Smile and laugh because your attitude can infect the other person. Bring the fun, and make them feel the same way as well. When someone has a good vibe, it makes you want to have a good vibe as well. Of course, you cannot love someone with force, if you see that you are trying to be high and smile and laugh and create good vices around you but the other person is resistant, drop it, and adjust it to a more moderate one.

So smile and laugh and be optimistic, that's what people like. Of course, as said previously, you can't have a high, uplifted, good vibe attitude except with people who also have an high, uplifted, good vibe attitude. And it's about social context, you cannot have that attitude everywhere, have a suitable attitude for the current situation.

What if you don't believe you can be that way? what if you have doubts? that's why it's important to be assured.
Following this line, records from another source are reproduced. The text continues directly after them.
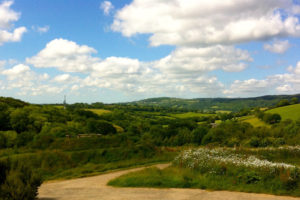 Embercombe Experience Weekend Devon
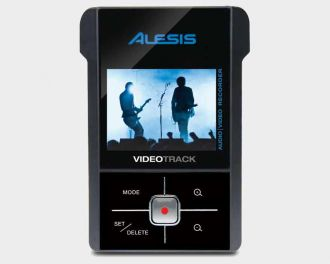 AlesisVideoTrack_front_media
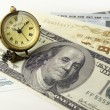 Time investment — Stock Photo #10553020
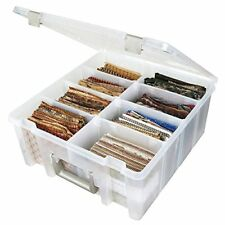 ArtBin Super Satchel Double Deep with Removable Dividers, Clear Art and Craft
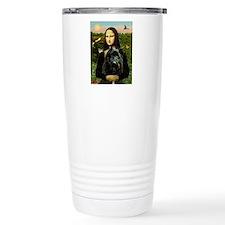 Mona / Bouvier Travel Coffee Mug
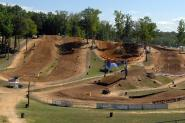 First Look: Budds Creek
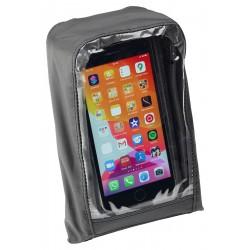 GIVI S958B GPS torba...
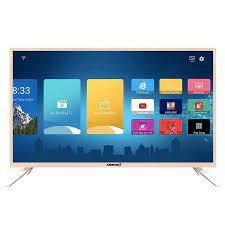Smart Tivi Asanzo 40 inch Full HD 40VS9 (voice search) - Hàng Chính Hãng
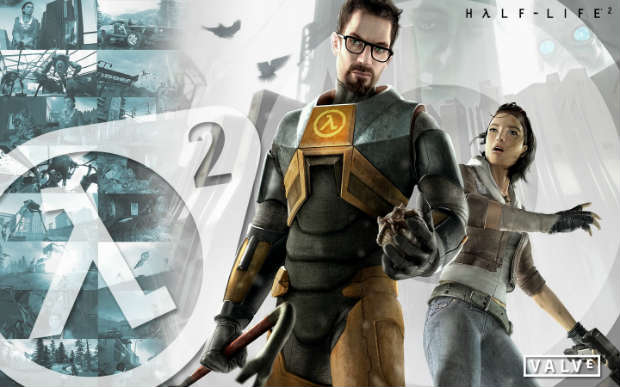Half-Life-2-logo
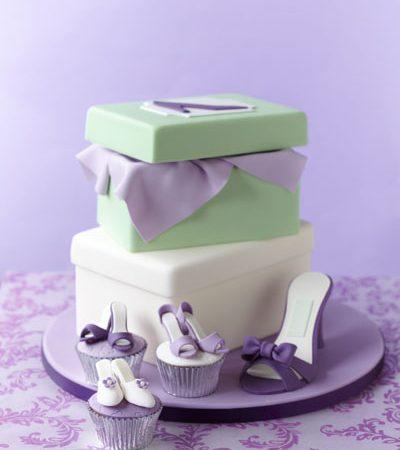 シュガーケーキ ハイヒールケーキ シューズボックスケーキ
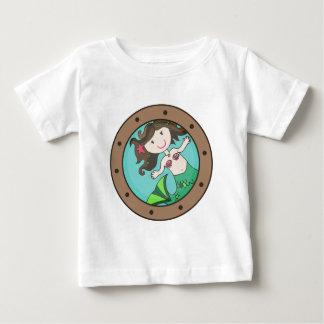 人魚の蒸気口 ベビーTシャツ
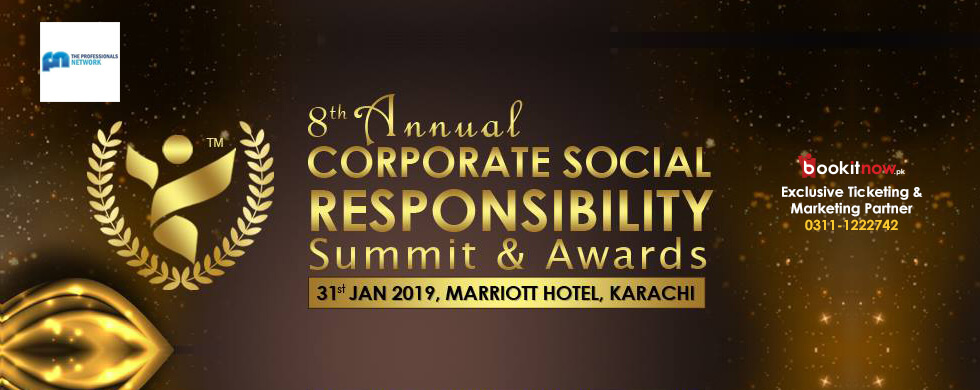 8th annual corporate social responsibility summit & awards 2019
Which is another trait that bad boys have that is found attractive, assuredness. The belief that you are right and what you're doing is good. And assuredness is influenced by attitude, you got to believe that about yourself, even if it may not work at first, you will eventually maybe slowly but surely come to believe that about yourself.

Assuredness is your belief that you are worth it, that you are worthwhile, that you are right, that you are of value, that you are right when you make decisions, your belief that she is going to like you. When you go and start talking to someone, you have a frame, an idea of what is true about the world and you're trying to put that frame across to the other person and get them to buy into it.

If your frame about the world itself is not helping you, if your frame about yourself is not something that if true then would get the girl to like you, if your frame is not making you an attractive person, you're just setting yourself up to fail. If you don't believe your frame, how is anybody else going to?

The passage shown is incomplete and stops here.